#4796 RFR: machines for documentation development
Closed: Fixed None Opened 8 years ago by immanetize.

= phenomenon =
The Fedora Docs team would like new publishing tools. So far, I've been working on this using private virtual machines, but this limits the ability of others to participate. Development instances accessible to interested Fedora contributors would resolve this.

= reason =
The tooling under development is continuous integration focused, using buildbot. This will allow fully automated publishing and translation integration, and enables programatic documentation (think manpages, package readmes, python modules, API documentation, etc). Because much of the work to do revolves around this process, standalone local development is ill suited for the task.

= recommendation =
Provide ansible-managed virtual machines (Fedora Cloud or libvirt guests should work either way afaik) for development use. I'd like one instance for a buildbot master, and one for a buildbot slave - separating roles early on will enable us to add buildslaves if needed.

Initially, resources required look like:

20GB storage
2GB RAM
2 cores

This is more than enough storage for what's in place now, but it could potentially require more. RAM and processing requirements would scale out if needed, those requirements are not likely to change.

Initial configuration can be barebones with FAS, sudo allowed for sysadmin-docs. buildbot roles will probably be reused (although perhaps modified with Tim's help) from those used with taskotron.
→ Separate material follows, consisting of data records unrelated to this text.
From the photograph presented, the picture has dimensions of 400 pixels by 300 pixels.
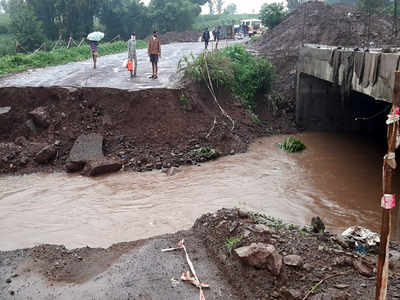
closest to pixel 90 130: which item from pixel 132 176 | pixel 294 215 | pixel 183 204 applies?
pixel 132 176

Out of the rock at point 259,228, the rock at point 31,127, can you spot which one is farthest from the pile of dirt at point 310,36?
the rock at point 259,228

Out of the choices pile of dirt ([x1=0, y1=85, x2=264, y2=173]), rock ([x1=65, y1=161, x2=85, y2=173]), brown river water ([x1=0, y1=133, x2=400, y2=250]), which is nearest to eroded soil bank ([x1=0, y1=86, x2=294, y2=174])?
pile of dirt ([x1=0, y1=85, x2=264, y2=173])

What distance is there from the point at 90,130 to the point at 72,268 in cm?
775

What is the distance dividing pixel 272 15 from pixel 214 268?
25454 mm

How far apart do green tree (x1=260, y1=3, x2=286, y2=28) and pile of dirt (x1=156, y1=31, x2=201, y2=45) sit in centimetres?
1424

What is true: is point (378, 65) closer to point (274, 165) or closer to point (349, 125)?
point (274, 165)

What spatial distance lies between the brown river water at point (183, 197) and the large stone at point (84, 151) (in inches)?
17.9

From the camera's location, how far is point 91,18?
1439 inches

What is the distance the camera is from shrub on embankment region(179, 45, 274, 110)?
14.9 m

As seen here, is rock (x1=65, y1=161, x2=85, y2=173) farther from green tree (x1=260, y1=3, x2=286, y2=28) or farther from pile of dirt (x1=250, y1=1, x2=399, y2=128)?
green tree (x1=260, y1=3, x2=286, y2=28)

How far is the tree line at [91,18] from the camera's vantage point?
2906 centimetres

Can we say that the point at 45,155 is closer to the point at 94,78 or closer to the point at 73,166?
the point at 73,166

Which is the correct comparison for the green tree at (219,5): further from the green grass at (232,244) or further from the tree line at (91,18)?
the green grass at (232,244)

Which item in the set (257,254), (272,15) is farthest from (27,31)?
(257,254)
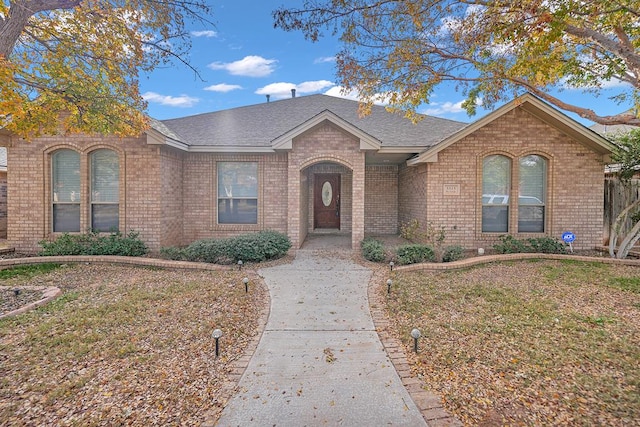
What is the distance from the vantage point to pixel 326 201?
12.9 meters

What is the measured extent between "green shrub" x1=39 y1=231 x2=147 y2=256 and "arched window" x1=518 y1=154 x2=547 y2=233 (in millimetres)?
11329

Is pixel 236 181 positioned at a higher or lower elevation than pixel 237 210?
higher

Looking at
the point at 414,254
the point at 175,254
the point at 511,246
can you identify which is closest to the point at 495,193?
the point at 511,246

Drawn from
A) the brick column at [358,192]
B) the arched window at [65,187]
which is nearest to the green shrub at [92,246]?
the arched window at [65,187]

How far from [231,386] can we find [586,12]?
7.69 metres

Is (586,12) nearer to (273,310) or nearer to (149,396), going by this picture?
(273,310)

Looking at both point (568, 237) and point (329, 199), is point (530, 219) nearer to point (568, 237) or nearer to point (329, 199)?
point (568, 237)

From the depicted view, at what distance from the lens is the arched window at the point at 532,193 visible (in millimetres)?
9305

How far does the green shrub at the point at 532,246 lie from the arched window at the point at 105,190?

Please advise if that doesn't sound right.

Besides buildbot straightforward buildbot configs, the primary development will be around a python project I started called 'anerist'. The project's goal is to facilitate programatic generation of buildbot configuration for defined types of content, extract metadata from that content, perform html conversions, and assemble the site structure using generated content and extracted metadata. I lazily threw this on github but will likely use fedorahosted going forward, but I can manage setting up the fedorahosted resources without consuming sysadmin time.

I'd also like a service account for handling translations. This would require someone to explicitly log into zanata to initialize the account, and retrieve the API key for {{ private }} for use in an ansible-generated user config file. With that in place, automated pushing of strings out to the publishing platform is relatively low hanging fruit. Pulling translations and committing to the content repos could be done if su - $serviceuser is possible.


as a heads up - we're working to remove the last taskotron-specific bits from the buildmaster/buildslave roles and move them out of the taskotron/ subdir.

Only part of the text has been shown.